- Travail demandé
- A) Résumez en deux phrases l'article sur le soutien à la filière aéronautique.
- B) Poursuivez l'article sur la filière aéronautique après sa dernière phrase.

Anne-Sophie Bellaiche Economie , Financement
Publié le 06/05/2020 À 06H00
La profondeur et la durée de la crise qui affecte le secteur aéronautique, implique, au-delà des prêts, de renforcer les fonds propres des entreprises de la filière. L’Etat envisage de mobiliser un fonds d’investissement qui pourrait être géré par Ace management, spécialiste des industries aéronautique, spatial et de défense, qui a déjà été en charge des trois fonds Aerofund 1, 2 et 3.
Un fonds pour apporter des capitaux à l'ensemble de la filière aéronautique pour éviter le crash © Pixabay/Free-Photos
A Bercy, on se concentre en ce moment sur trois filières principales particulièrement menacées dans la crise : le tourisme, l’aéronautique et l’automobile. Peu à peu se dessinent des politiques sectorielles, avec par exemple déjà pour les commerces frappées de fermetures réglementaire, l'annulation des charges et la poursuite du dispositif du chômage partiel après le 1er juin.
Pour ce qui concerne l’aéronautique, sur France Inter, le 4 mai, le ministre de l’Economie, Bruno Le Maire a évoqué "la mise en place d’un fonds d’investissement pour la filière pour soutenir les sous-traitants, les PME, tout ce tissu industriel à travers le pays qui fait vivre Airbus mais qui va être demain menacé".
Jusqu’à maintenant le plan d’urgence du gouvernement ne segmentait pas son action en fonction des secteurs et s’est principalement mobilisé pour soutenir les trésoreries de toutes les entreprises avec des reports de charge et des prêts garantis par l’Etat (PGE). Depuis le 25 mars dernier, 57 milliards ont été accordés aux entreprises françaises. "Cash is king dans la période et il va le rester pendant de long mois, estime Olivier Marchal:, président du bureau de Paris de Bain & Compagnie, et il faudra peut-être repousser le début du remboursement des PGE de 12 mois à 18 ou 24".
Une convalescence à gérer
Mais l’endettement n’est pas l’ultime solution pour des secteurs dont on sait qu’ils resteront affectés même si la crise sanitaire se solde dans les prochains mois. "La dette cela repousse les problèmes", estime Clémentine Gallet, présidente de Coriolis (composites pour l’aéronautique). Car les industriels de l’aviation vont être confrontés aux difficultés de leurs grands clients, les compagnies aériennes fauchées par l’arrêt du trafic et les fermetures de frontières. "La crise actuelle est sans précédent par son volume, mais nous en avons connu d’autres, rappelle Marwan Lahoud, ex dirigeant d’Airbus et patron du fonds Ace management. En 2001, après les attentats du World trade center, plus aucun avion n’a volé pendant deux mois, nous avons retrouvé les volumes de production en 2006-2007."

- Données présentées
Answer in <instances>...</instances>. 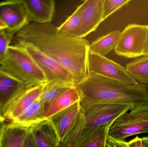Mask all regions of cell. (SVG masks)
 Instances as JSON below:
<instances>
[{
    "instance_id": "obj_1",
    "label": "cell",
    "mask_w": 148,
    "mask_h": 147,
    "mask_svg": "<svg viewBox=\"0 0 148 147\" xmlns=\"http://www.w3.org/2000/svg\"><path fill=\"white\" fill-rule=\"evenodd\" d=\"M13 40L33 45L66 68L73 76L76 85L89 76L88 41L61 34L51 22H29L15 34Z\"/></svg>"
},
{
    "instance_id": "obj_2",
    "label": "cell",
    "mask_w": 148,
    "mask_h": 147,
    "mask_svg": "<svg viewBox=\"0 0 148 147\" xmlns=\"http://www.w3.org/2000/svg\"><path fill=\"white\" fill-rule=\"evenodd\" d=\"M80 94V107L95 104H134L148 103V87L133 85L93 73L76 85Z\"/></svg>"
},
{
    "instance_id": "obj_3",
    "label": "cell",
    "mask_w": 148,
    "mask_h": 147,
    "mask_svg": "<svg viewBox=\"0 0 148 147\" xmlns=\"http://www.w3.org/2000/svg\"><path fill=\"white\" fill-rule=\"evenodd\" d=\"M0 67L28 87L47 82L44 74L34 60L17 44L10 45Z\"/></svg>"
},
{
    "instance_id": "obj_4",
    "label": "cell",
    "mask_w": 148,
    "mask_h": 147,
    "mask_svg": "<svg viewBox=\"0 0 148 147\" xmlns=\"http://www.w3.org/2000/svg\"><path fill=\"white\" fill-rule=\"evenodd\" d=\"M146 133H148V103L134 106L120 115L108 130L109 136L120 140Z\"/></svg>"
},
{
    "instance_id": "obj_5",
    "label": "cell",
    "mask_w": 148,
    "mask_h": 147,
    "mask_svg": "<svg viewBox=\"0 0 148 147\" xmlns=\"http://www.w3.org/2000/svg\"><path fill=\"white\" fill-rule=\"evenodd\" d=\"M22 47L42 72L47 83L54 82L68 87L76 86L72 73L60 64L42 53L35 47L25 42H14Z\"/></svg>"
},
{
    "instance_id": "obj_6",
    "label": "cell",
    "mask_w": 148,
    "mask_h": 147,
    "mask_svg": "<svg viewBox=\"0 0 148 147\" xmlns=\"http://www.w3.org/2000/svg\"><path fill=\"white\" fill-rule=\"evenodd\" d=\"M147 26L130 24L121 32L114 49L116 54L128 58L143 56L147 37Z\"/></svg>"
},
{
    "instance_id": "obj_7",
    "label": "cell",
    "mask_w": 148,
    "mask_h": 147,
    "mask_svg": "<svg viewBox=\"0 0 148 147\" xmlns=\"http://www.w3.org/2000/svg\"><path fill=\"white\" fill-rule=\"evenodd\" d=\"M134 104H95L80 107L85 127L110 126L120 115L128 111Z\"/></svg>"
},
{
    "instance_id": "obj_8",
    "label": "cell",
    "mask_w": 148,
    "mask_h": 147,
    "mask_svg": "<svg viewBox=\"0 0 148 147\" xmlns=\"http://www.w3.org/2000/svg\"><path fill=\"white\" fill-rule=\"evenodd\" d=\"M88 66L90 73H93L107 78L121 81L129 84H139L130 76L125 67L118 63L99 54L89 51Z\"/></svg>"
},
{
    "instance_id": "obj_9",
    "label": "cell",
    "mask_w": 148,
    "mask_h": 147,
    "mask_svg": "<svg viewBox=\"0 0 148 147\" xmlns=\"http://www.w3.org/2000/svg\"><path fill=\"white\" fill-rule=\"evenodd\" d=\"M0 19L8 26L7 30L14 35L29 22L23 0L1 2Z\"/></svg>"
},
{
    "instance_id": "obj_10",
    "label": "cell",
    "mask_w": 148,
    "mask_h": 147,
    "mask_svg": "<svg viewBox=\"0 0 148 147\" xmlns=\"http://www.w3.org/2000/svg\"><path fill=\"white\" fill-rule=\"evenodd\" d=\"M104 0H86L83 4L81 24L74 38L84 39L95 31L103 22V4Z\"/></svg>"
},
{
    "instance_id": "obj_11",
    "label": "cell",
    "mask_w": 148,
    "mask_h": 147,
    "mask_svg": "<svg viewBox=\"0 0 148 147\" xmlns=\"http://www.w3.org/2000/svg\"><path fill=\"white\" fill-rule=\"evenodd\" d=\"M46 83L27 87L21 91L7 108L4 115V122L13 121L39 99Z\"/></svg>"
},
{
    "instance_id": "obj_12",
    "label": "cell",
    "mask_w": 148,
    "mask_h": 147,
    "mask_svg": "<svg viewBox=\"0 0 148 147\" xmlns=\"http://www.w3.org/2000/svg\"><path fill=\"white\" fill-rule=\"evenodd\" d=\"M29 87L0 67V119L4 122V115L13 100Z\"/></svg>"
},
{
    "instance_id": "obj_13",
    "label": "cell",
    "mask_w": 148,
    "mask_h": 147,
    "mask_svg": "<svg viewBox=\"0 0 148 147\" xmlns=\"http://www.w3.org/2000/svg\"><path fill=\"white\" fill-rule=\"evenodd\" d=\"M29 22L50 23L55 10L54 0H23Z\"/></svg>"
},
{
    "instance_id": "obj_14",
    "label": "cell",
    "mask_w": 148,
    "mask_h": 147,
    "mask_svg": "<svg viewBox=\"0 0 148 147\" xmlns=\"http://www.w3.org/2000/svg\"><path fill=\"white\" fill-rule=\"evenodd\" d=\"M80 111V102H78L48 119L54 127L60 142L73 127Z\"/></svg>"
},
{
    "instance_id": "obj_15",
    "label": "cell",
    "mask_w": 148,
    "mask_h": 147,
    "mask_svg": "<svg viewBox=\"0 0 148 147\" xmlns=\"http://www.w3.org/2000/svg\"><path fill=\"white\" fill-rule=\"evenodd\" d=\"M34 139L37 147H60V141L58 134L48 119L29 129Z\"/></svg>"
},
{
    "instance_id": "obj_16",
    "label": "cell",
    "mask_w": 148,
    "mask_h": 147,
    "mask_svg": "<svg viewBox=\"0 0 148 147\" xmlns=\"http://www.w3.org/2000/svg\"><path fill=\"white\" fill-rule=\"evenodd\" d=\"M109 127H84L74 147H105Z\"/></svg>"
},
{
    "instance_id": "obj_17",
    "label": "cell",
    "mask_w": 148,
    "mask_h": 147,
    "mask_svg": "<svg viewBox=\"0 0 148 147\" xmlns=\"http://www.w3.org/2000/svg\"><path fill=\"white\" fill-rule=\"evenodd\" d=\"M28 129L5 122L0 136V147H23Z\"/></svg>"
},
{
    "instance_id": "obj_18",
    "label": "cell",
    "mask_w": 148,
    "mask_h": 147,
    "mask_svg": "<svg viewBox=\"0 0 148 147\" xmlns=\"http://www.w3.org/2000/svg\"><path fill=\"white\" fill-rule=\"evenodd\" d=\"M45 120L44 104L42 100L39 98L11 122L20 127L29 129Z\"/></svg>"
},
{
    "instance_id": "obj_19",
    "label": "cell",
    "mask_w": 148,
    "mask_h": 147,
    "mask_svg": "<svg viewBox=\"0 0 148 147\" xmlns=\"http://www.w3.org/2000/svg\"><path fill=\"white\" fill-rule=\"evenodd\" d=\"M80 94L76 86L69 88L60 95L49 107L45 113V119H49L56 113L80 102Z\"/></svg>"
},
{
    "instance_id": "obj_20",
    "label": "cell",
    "mask_w": 148,
    "mask_h": 147,
    "mask_svg": "<svg viewBox=\"0 0 148 147\" xmlns=\"http://www.w3.org/2000/svg\"><path fill=\"white\" fill-rule=\"evenodd\" d=\"M120 31H113L101 36L90 44L89 51L103 56L114 49L121 35Z\"/></svg>"
},
{
    "instance_id": "obj_21",
    "label": "cell",
    "mask_w": 148,
    "mask_h": 147,
    "mask_svg": "<svg viewBox=\"0 0 148 147\" xmlns=\"http://www.w3.org/2000/svg\"><path fill=\"white\" fill-rule=\"evenodd\" d=\"M130 76L140 84L148 87V55L137 58L125 67Z\"/></svg>"
},
{
    "instance_id": "obj_22",
    "label": "cell",
    "mask_w": 148,
    "mask_h": 147,
    "mask_svg": "<svg viewBox=\"0 0 148 147\" xmlns=\"http://www.w3.org/2000/svg\"><path fill=\"white\" fill-rule=\"evenodd\" d=\"M83 3L77 6L75 12L60 26L57 27L58 32L61 34L74 38L81 24Z\"/></svg>"
},
{
    "instance_id": "obj_23",
    "label": "cell",
    "mask_w": 148,
    "mask_h": 147,
    "mask_svg": "<svg viewBox=\"0 0 148 147\" xmlns=\"http://www.w3.org/2000/svg\"><path fill=\"white\" fill-rule=\"evenodd\" d=\"M69 88L54 82L46 83L43 92L40 97L44 104L45 114L52 103L62 92Z\"/></svg>"
},
{
    "instance_id": "obj_24",
    "label": "cell",
    "mask_w": 148,
    "mask_h": 147,
    "mask_svg": "<svg viewBox=\"0 0 148 147\" xmlns=\"http://www.w3.org/2000/svg\"><path fill=\"white\" fill-rule=\"evenodd\" d=\"M84 127L85 121L83 114L81 110L73 127L60 142V147H75Z\"/></svg>"
},
{
    "instance_id": "obj_25",
    "label": "cell",
    "mask_w": 148,
    "mask_h": 147,
    "mask_svg": "<svg viewBox=\"0 0 148 147\" xmlns=\"http://www.w3.org/2000/svg\"><path fill=\"white\" fill-rule=\"evenodd\" d=\"M130 0H104L103 4V21L111 15L113 13L127 4Z\"/></svg>"
},
{
    "instance_id": "obj_26",
    "label": "cell",
    "mask_w": 148,
    "mask_h": 147,
    "mask_svg": "<svg viewBox=\"0 0 148 147\" xmlns=\"http://www.w3.org/2000/svg\"><path fill=\"white\" fill-rule=\"evenodd\" d=\"M14 35L7 30L0 32V65L4 60Z\"/></svg>"
},
{
    "instance_id": "obj_27",
    "label": "cell",
    "mask_w": 148,
    "mask_h": 147,
    "mask_svg": "<svg viewBox=\"0 0 148 147\" xmlns=\"http://www.w3.org/2000/svg\"><path fill=\"white\" fill-rule=\"evenodd\" d=\"M105 147H129L128 142L125 140L114 139L108 135L106 141Z\"/></svg>"
},
{
    "instance_id": "obj_28",
    "label": "cell",
    "mask_w": 148,
    "mask_h": 147,
    "mask_svg": "<svg viewBox=\"0 0 148 147\" xmlns=\"http://www.w3.org/2000/svg\"><path fill=\"white\" fill-rule=\"evenodd\" d=\"M23 147H37L33 134L29 129Z\"/></svg>"
},
{
    "instance_id": "obj_29",
    "label": "cell",
    "mask_w": 148,
    "mask_h": 147,
    "mask_svg": "<svg viewBox=\"0 0 148 147\" xmlns=\"http://www.w3.org/2000/svg\"><path fill=\"white\" fill-rule=\"evenodd\" d=\"M129 147H145L143 143L142 138L136 136L128 142Z\"/></svg>"
},
{
    "instance_id": "obj_30",
    "label": "cell",
    "mask_w": 148,
    "mask_h": 147,
    "mask_svg": "<svg viewBox=\"0 0 148 147\" xmlns=\"http://www.w3.org/2000/svg\"><path fill=\"white\" fill-rule=\"evenodd\" d=\"M148 55V26H147V37L143 49V56Z\"/></svg>"
},
{
    "instance_id": "obj_31",
    "label": "cell",
    "mask_w": 148,
    "mask_h": 147,
    "mask_svg": "<svg viewBox=\"0 0 148 147\" xmlns=\"http://www.w3.org/2000/svg\"><path fill=\"white\" fill-rule=\"evenodd\" d=\"M8 26L0 19V32L8 29Z\"/></svg>"
},
{
    "instance_id": "obj_32",
    "label": "cell",
    "mask_w": 148,
    "mask_h": 147,
    "mask_svg": "<svg viewBox=\"0 0 148 147\" xmlns=\"http://www.w3.org/2000/svg\"><path fill=\"white\" fill-rule=\"evenodd\" d=\"M143 143L145 147H148V136L142 138Z\"/></svg>"
},
{
    "instance_id": "obj_33",
    "label": "cell",
    "mask_w": 148,
    "mask_h": 147,
    "mask_svg": "<svg viewBox=\"0 0 148 147\" xmlns=\"http://www.w3.org/2000/svg\"><path fill=\"white\" fill-rule=\"evenodd\" d=\"M4 123H5V122L3 121L0 119V136H1V133L3 128V126H4Z\"/></svg>"
}]
</instances>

- Les réponses
- A) Face à une crise profonde et durable, l'État envisage de renforcer les fonds propres des entreprises aéronautiques grâce à un fonds d'investissement que pourrait gérer Ace management, et Bruno Le Maire l'a présenté comme un soutien aux sous-traitants et aux PME de la filière. Jusqu'ici, le gouvernement a surtout aidé la trésorerie de toutes les entreprises par des reports de charges et des prêts garantis par l'État, mais l'endettement ne suffit pas à des secteurs qui resteront affectés, car les industriels subiront les difficultés des compagnies aériennes.

- B)
Le contexte a changé, le trafic aussi. Désormais ce spécialiste du secteur estime que "si la crise sanitaire est jugulée dans des délais raisonnables, c’est-à-dire dans les 18 mois, on revoyagera en avion, même si c’est avec un peu moins de monde, et le retour des niveaux de trafic et de production interviendra d’ici 2023-2024."
Fond propres à consolider
Pour l’aéronautique, ce n’est donc pas un simple trou d’air qu’il faut gérer mais un ralentissement durable. Des interventions de haut de bilan seront nécessaires pour renforcer les fonds propres des entreprises. C’est tout l’enjeu de la création de ce fonds aéronautique qui devra faire appel à un mix d’investissements public et privés.
La démarche n’est pas nouvelle, en 2005 Aerofund I avait été lancé avec le soutien de la Caisse des dépôts et des grands donneurs d’ordre Safran et Airbus, auquel a succédé en 2008 Aerofund II, puis en 2013 Aerofund III. Ce dernier né de la gamme de 200 millions d’euros est co-investi par Bpifrance, des grands donneurs d’ordre du secteur, des privés et géré comme les deux précédents par la société Ace Management, une filiale de Tikehau.
L’entreprise Mecachrome a ainsi été recapitalisée par Aerofund en 2009, ce qui lui a permis de faire revenir son siège social en France et d’effectuer des acquisitions externes. Les fins connaisseurs de l’aéronautique d'Ace management sont des candidats tout trouvés pour gérer le lancement d’un nouveau fonds pour faire face à la crise.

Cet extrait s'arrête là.